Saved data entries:
_ _ _ _ _
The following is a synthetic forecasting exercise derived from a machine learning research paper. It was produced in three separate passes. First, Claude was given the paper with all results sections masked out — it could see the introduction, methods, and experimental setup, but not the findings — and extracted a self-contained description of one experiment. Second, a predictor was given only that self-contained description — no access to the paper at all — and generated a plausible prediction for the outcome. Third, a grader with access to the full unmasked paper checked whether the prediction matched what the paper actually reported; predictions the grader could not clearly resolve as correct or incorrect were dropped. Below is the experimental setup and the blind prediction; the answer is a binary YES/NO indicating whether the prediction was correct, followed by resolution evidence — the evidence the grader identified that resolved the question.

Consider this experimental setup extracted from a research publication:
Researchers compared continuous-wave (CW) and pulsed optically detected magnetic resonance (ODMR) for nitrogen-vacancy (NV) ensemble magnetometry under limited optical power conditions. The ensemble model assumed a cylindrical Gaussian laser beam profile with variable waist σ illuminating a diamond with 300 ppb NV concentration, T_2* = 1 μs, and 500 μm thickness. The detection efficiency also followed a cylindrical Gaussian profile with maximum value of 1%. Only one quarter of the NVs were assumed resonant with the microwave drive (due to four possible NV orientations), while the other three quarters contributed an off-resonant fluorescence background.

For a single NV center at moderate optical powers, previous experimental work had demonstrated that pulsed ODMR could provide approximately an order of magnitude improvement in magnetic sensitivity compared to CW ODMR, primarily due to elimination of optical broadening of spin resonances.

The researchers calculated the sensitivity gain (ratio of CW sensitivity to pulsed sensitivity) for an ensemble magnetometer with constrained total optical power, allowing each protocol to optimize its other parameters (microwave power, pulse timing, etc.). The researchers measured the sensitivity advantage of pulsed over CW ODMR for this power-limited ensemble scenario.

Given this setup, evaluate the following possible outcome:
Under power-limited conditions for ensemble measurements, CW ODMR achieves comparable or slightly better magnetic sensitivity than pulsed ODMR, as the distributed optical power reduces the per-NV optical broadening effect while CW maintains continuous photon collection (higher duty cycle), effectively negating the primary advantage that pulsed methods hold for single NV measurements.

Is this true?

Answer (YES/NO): NO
_ _ _ _ _
**What you should do**
Every line above must appear again in your reply, exactly as written.

**Response area**
The following is a synthetic forecasting exercise derived from a machine learning research paper. It was produced in three separate passes. First, Claude was given the paper with all results sections masked out — it could see the introduction, methods, and experimental setup, but not the findings — and extracted a self-contained description of one experiment. Second, a predictor was given only that self-contained description — no access to the paper at all — and generated a plausible prediction for the outcome. Third, a grader with access to the full unmasked paper checked whether the prediction matched what the paper actually reported; predictions the grader could not clearly resolve as correct or incorrect were dropped. Below is the experimental setup and the blind prediction; the answer is a binary YES/NO indicating whether the prediction was correct, followed by resolution evidence — the evidence the grader identified that resolved the question.

Consider this experimental setup extracted from a research publication:
Researchers compared continuous-wave (CW) and pulsed optically detected magnetic resonance (ODMR) for nitrogen-vacancy (NV) ensemble magnetometry under limited optical power conditions. The ensemble model assumed a cylindrical Gaussian laser beam profile with variable waist σ illuminating a diamond with 300 ppb NV concentration, T_2* = 1 μs, and 500 μm thickness. The detection efficiency also followed a cylindrical Gaussian profile with maximum value of 1%. Only one quarter of the NVs were assumed resonant with the microwave drive (due to four possible NV orientations), while the other three quarters contributed an off-resonant fluorescence background.

For a single NV center at moderate optical powers, previous experimental work had demonstrated that pulsed ODMR could provide approximately an order of magnitude improvement in magnetic sensitivity compared to CW ODMR, primarily due to elimination of optical broadening of spin resonances.

The researchers calculated the sensitivity gain (ratio of CW sensitivity to pulsed sensitivity) for an ensemble magnetometer with constrained total optical power, allowing each protocol to optimize its other parameters (microwave power, pulse timing, etc.). The researchers measured the sensitivity advantage of pulsed over CW ODMR for this power-limited ensemble scenario.

Given this setup, evaluate the following possible outcome:
Under power-limited conditions for ensemble measurements, CW ODMR achieves comparable or slightly better magnetic sensitivity than pulsed ODMR, as the distributed optical power reduces the per-NV optical broadening effect while CW maintains continuous photon collection (higher duty cycle), effectively negating the primary advantage that pulsed methods hold for single NV measurements.

Is this true?

Answer (YES/NO): NO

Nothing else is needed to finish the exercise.